[CentOS] Jigdo, etc...

Thu Dec 29 23:00:40 UTC 2005
Maciej Żenczykowski <maze at cela.pl>

Hi folks,

I've just finished rsyncing/downloading/jigdoizing the entire i386/x86_64 
CentOS 4.2 distribution.

If anyone is interested go to

http://mirror.tcs.ii.uj.edu.pl/jigdo/

You'll need to edit the .jigdo file by hand to change the server section

[Servers]
CentOS42=file:/opt/mirrors/centos/4.2/

to point to a local mirror (file, http or ftp), ie. to use kernel.org:

[Servers]
CentOS42=http://mirrors.kernel.org/centos/4.2/

While doing this I have come upon a few questions:

a) it seems the server cd's have a lot of stuff not present in the normal 
directory mirror, I guess this is an artifact of the build process?
[the template files for the servercd's are ~120MB]

b) what are the .newheaders and .repodata directories on i386 CD1?

c) why do the mirror repodata/*.xml.gz files not match neither the CD nor 
DVD versions for i386?

d) why does the i386 DVD not match ideally, but the x86_64 DVD matches 
for _all_ files.  The x86_64 CD1 also matches _much_ better than the i386 
CD1...

e) why aren't identical files between the two trees hardlinked?

==============================

▶ **WHAT TO DO**: Condense the paragraph of the CentOS jigdo post that starts "d) why does the i386 DVD" into a short bulleted list that keeps its main facts. Work from the CentOS jigdo post alone.

==============================

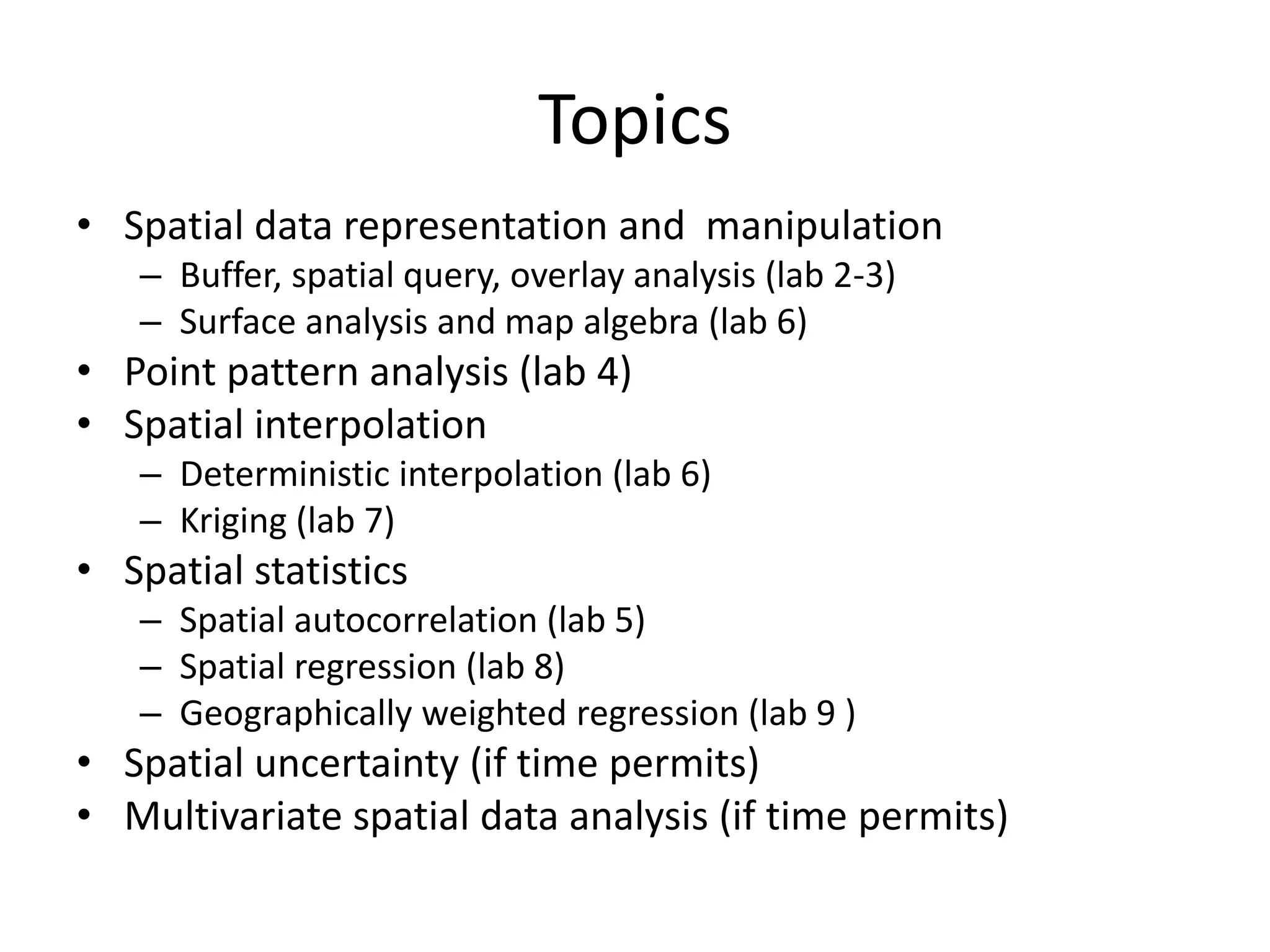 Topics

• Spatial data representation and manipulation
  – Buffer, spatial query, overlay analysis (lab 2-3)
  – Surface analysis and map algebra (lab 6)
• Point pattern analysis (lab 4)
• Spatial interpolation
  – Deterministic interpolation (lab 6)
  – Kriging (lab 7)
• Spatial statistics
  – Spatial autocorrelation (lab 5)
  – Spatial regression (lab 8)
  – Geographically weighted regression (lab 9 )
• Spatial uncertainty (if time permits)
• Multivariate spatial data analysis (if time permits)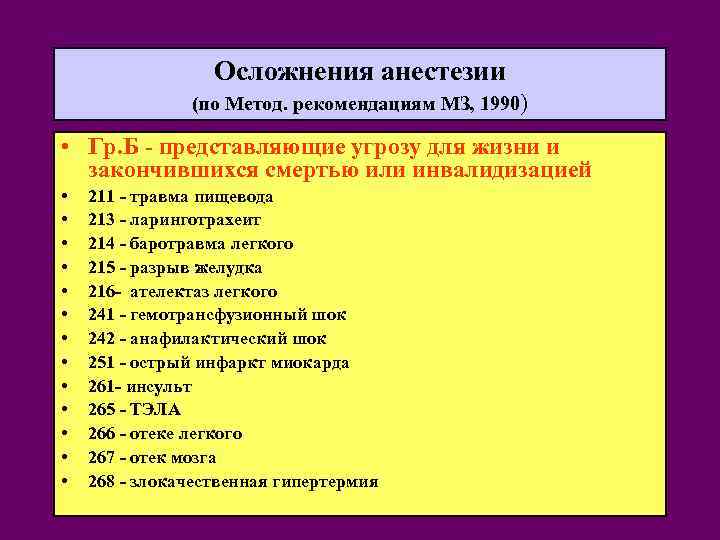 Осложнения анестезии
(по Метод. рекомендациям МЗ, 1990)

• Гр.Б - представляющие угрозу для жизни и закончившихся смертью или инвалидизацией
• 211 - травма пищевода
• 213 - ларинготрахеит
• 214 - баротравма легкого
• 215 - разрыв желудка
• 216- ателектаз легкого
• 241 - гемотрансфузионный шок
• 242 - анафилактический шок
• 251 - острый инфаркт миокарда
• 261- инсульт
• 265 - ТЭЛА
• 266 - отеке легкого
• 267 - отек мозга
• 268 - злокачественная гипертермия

==============================

▶ **REPLY TO THE EXERCISE**:
- The i386 DVD does not match ideally.
- The x86_64 DVD matches for all files.
- The x86_64 CD1 matches much better than the i386 CD1.